Estou jantando com amigos, curtindo a conversa e a diversão de estar com as


pessoas que eu gosto (no topo da escada). A conversa se transforma em férias
e começo a comparar minha situação com a de meus amigos. Começo a ficar
com raiva por não poder tirar férias, por meu trabalho não pagar o suficiente, por
ter tantas contas não pagas que nunca poderei tirar férias (descendo a
escada). Sento-me e vejo meus amigos continuarem falando sobre viagens e
planejamento de viagens. Eu me desconecto da conversa e começo a me sentir
invisível quando a conversa continua ao meu redor (desligando e movendo-me
para o pé da escada). A noite termina com meus amigos sem perceber meu
silêncio e comigo me sentindo um desajustado no grupo (preso na parte inferior
da escada). Vou para casa e me deito na cama (o único lugar que conheço
agora é o fundo da escada). Na manhã seguinte, acordo e não quero me
levantar ou ir trabalhar (ainda na parte inferior da escada). Eu me preocupo em
ser demitido se não aparecer e me arrastar para fora da cama (um pouco de
energia e o começo do movimento subindo a escada). Estou atrasado para o
trabalho. Meu chefe comenta o meu atraso e tenho dificuldade em responder
com raiva (continuando a subir a escada com mais energia mobilizada). Decido
que já tive o suficiente desse trabalho e procurarei seriamente um novo (ainda
subindo a escada). Começo a considerar as habilidades que posso trazer para
um novo emprego e que, com o emprego certo, poderei pagar minhas contas e
talvez até tirar férias. Eu almoço com um colega de trabalho e conversamos
sobre nossos empregos e sonhos para o futuro (de volta ao topo da escada).

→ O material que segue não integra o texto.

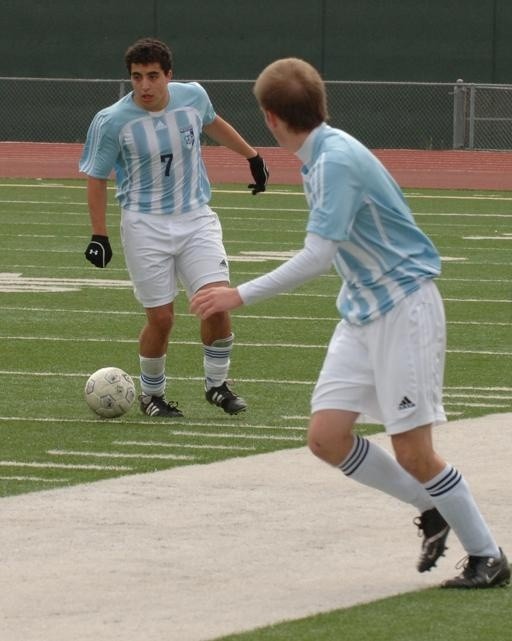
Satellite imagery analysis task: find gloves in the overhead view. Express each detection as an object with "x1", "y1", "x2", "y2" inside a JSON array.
[
  {"x1": 247, "y1": 153, "x2": 269, "y2": 196},
  {"x1": 84, "y1": 233, "x2": 113, "y2": 266}
]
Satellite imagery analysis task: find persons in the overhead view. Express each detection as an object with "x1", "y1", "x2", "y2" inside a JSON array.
[
  {"x1": 77, "y1": 39, "x2": 269, "y2": 415},
  {"x1": 189, "y1": 56, "x2": 511, "y2": 587}
]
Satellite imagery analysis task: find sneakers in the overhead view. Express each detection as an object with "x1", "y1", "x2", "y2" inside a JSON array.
[
  {"x1": 440, "y1": 547, "x2": 511, "y2": 590},
  {"x1": 413, "y1": 508, "x2": 450, "y2": 573},
  {"x1": 205, "y1": 382, "x2": 248, "y2": 415},
  {"x1": 138, "y1": 394, "x2": 182, "y2": 417}
]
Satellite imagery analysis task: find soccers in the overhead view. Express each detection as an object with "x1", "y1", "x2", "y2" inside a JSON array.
[{"x1": 84, "y1": 366, "x2": 135, "y2": 417}]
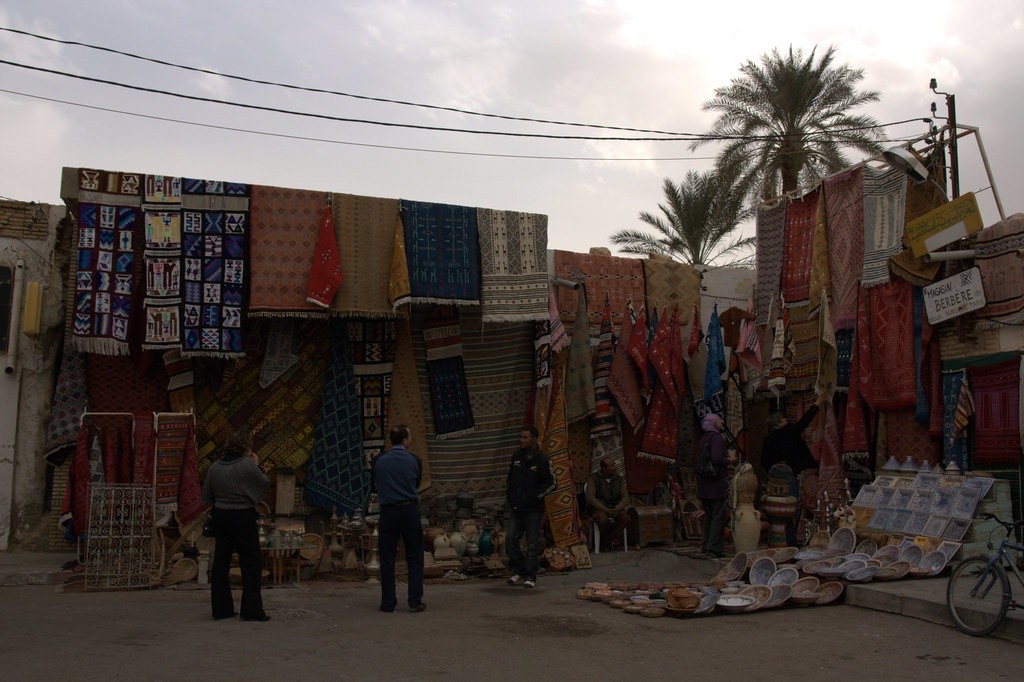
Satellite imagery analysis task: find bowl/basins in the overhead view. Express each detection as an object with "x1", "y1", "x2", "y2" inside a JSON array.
[{"x1": 578, "y1": 523, "x2": 945, "y2": 618}]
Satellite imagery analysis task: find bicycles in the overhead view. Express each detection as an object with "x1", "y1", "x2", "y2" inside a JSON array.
[{"x1": 946, "y1": 512, "x2": 1024, "y2": 637}]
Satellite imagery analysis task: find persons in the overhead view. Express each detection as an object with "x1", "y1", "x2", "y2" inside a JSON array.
[
  {"x1": 373, "y1": 425, "x2": 428, "y2": 613},
  {"x1": 505, "y1": 427, "x2": 557, "y2": 588},
  {"x1": 760, "y1": 398, "x2": 822, "y2": 548},
  {"x1": 585, "y1": 458, "x2": 632, "y2": 552},
  {"x1": 696, "y1": 413, "x2": 736, "y2": 559},
  {"x1": 202, "y1": 430, "x2": 273, "y2": 621}
]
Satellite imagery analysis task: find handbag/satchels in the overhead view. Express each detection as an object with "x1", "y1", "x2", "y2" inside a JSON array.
[
  {"x1": 515, "y1": 484, "x2": 545, "y2": 512},
  {"x1": 694, "y1": 434, "x2": 721, "y2": 481},
  {"x1": 202, "y1": 517, "x2": 215, "y2": 538}
]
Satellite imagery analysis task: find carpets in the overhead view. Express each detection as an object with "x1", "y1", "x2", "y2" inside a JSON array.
[{"x1": 54, "y1": 146, "x2": 1024, "y2": 549}]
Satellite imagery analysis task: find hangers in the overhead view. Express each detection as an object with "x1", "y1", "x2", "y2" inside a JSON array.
[{"x1": 729, "y1": 298, "x2": 738, "y2": 311}]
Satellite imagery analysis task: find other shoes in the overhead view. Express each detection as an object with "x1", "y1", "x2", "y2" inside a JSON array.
[
  {"x1": 379, "y1": 604, "x2": 395, "y2": 612},
  {"x1": 700, "y1": 547, "x2": 728, "y2": 560},
  {"x1": 508, "y1": 575, "x2": 521, "y2": 585},
  {"x1": 524, "y1": 579, "x2": 535, "y2": 589},
  {"x1": 215, "y1": 613, "x2": 238, "y2": 619},
  {"x1": 408, "y1": 602, "x2": 429, "y2": 613},
  {"x1": 245, "y1": 613, "x2": 271, "y2": 622}
]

Sistemas Trabalhando Juntos

Sentimos bem-estar quando as três partes do nosso sistema


nervoso autônomo trabalham juntas. Para entender essa
integração, deixamos as imagens da escada e imaginamos
uma casa.

O sistema vagal dorsal opera os “utilitários básicos” da casa. Este sistema


trabalha continuamente em segundo plano, mantendo nossos sistemas básicos
do corpo online e em ordem. Quando há uma falha no sistema, prestamos
atenção. Quando tudo está funcionando sem problemas, as funções do corpo
funcionam automaticamente. Sem a influência do sistema vagal ventral, os
serviços básicos administram a casa vazia, mas “ninguém está em casa”. Ou, se
estamos em casa, o ambiente é aquele que não traz conforto. Tudo é reduzido
para a configuração mais baixa possível - o suficiente para impedir que o ar
circule e os tubos congele. O ambiente é apenas habitável o suficiente para
sustentar a vida.
O ramo compreensivo pode ser considerado o sistema de segurança doméstica,
mantendo uma gama de respostas e armado para reagir a qualquer
emergência. Este sistema de alarme foi projetado para acionar uma resposta
imediata e retornar ao modo de espera. Sem a influência do sistema vagal
ventral, o sistema de alarme recebe um fluxo constante de notificações de
emergência e continua a soar o alarme.

O sistema vagal ventral nos permite absorver e saborear esta casa que estamos
habitando. Podemos aproveitá-lo como um lugar para descansar e renovar
sozinhos e como um lugar para nos juntarmos amigos e família. Sentimos os
“utilitários básicos” rodando em segundo plano. Os ritmos do coração e da
respiração são regulados. Confiamos que o "sistema de monitoramento" esteja
em modo de espera. A integração de sistemas nos permite ser compassivos
com os outros, curiosos sobre o mundo em que vivemos e emocionalmente e
fisicamente conectados aos outros.

Por Onde Vamos a Seguir?

Com esse entendimento inicial do papel e das respostas do sistema nervoso


autônomo a serviço de nossa segurança e sobrevivência, podemos começar a
fazer amizade com o sistema nervoso autônomo e mapear nossos padrões de
resposta pessoal. As habilidades de amizade levam a participar de
práticas. Nosso mapeamento leva naturalmente ao rastreamento. Com a
consciência do rastreamento, podemos começar a sintonizar e tonificar
intencionalmente nosso sistema nervoso autônomo. Podemos navegar com
sucesso em nossa busca por segurança e conexão.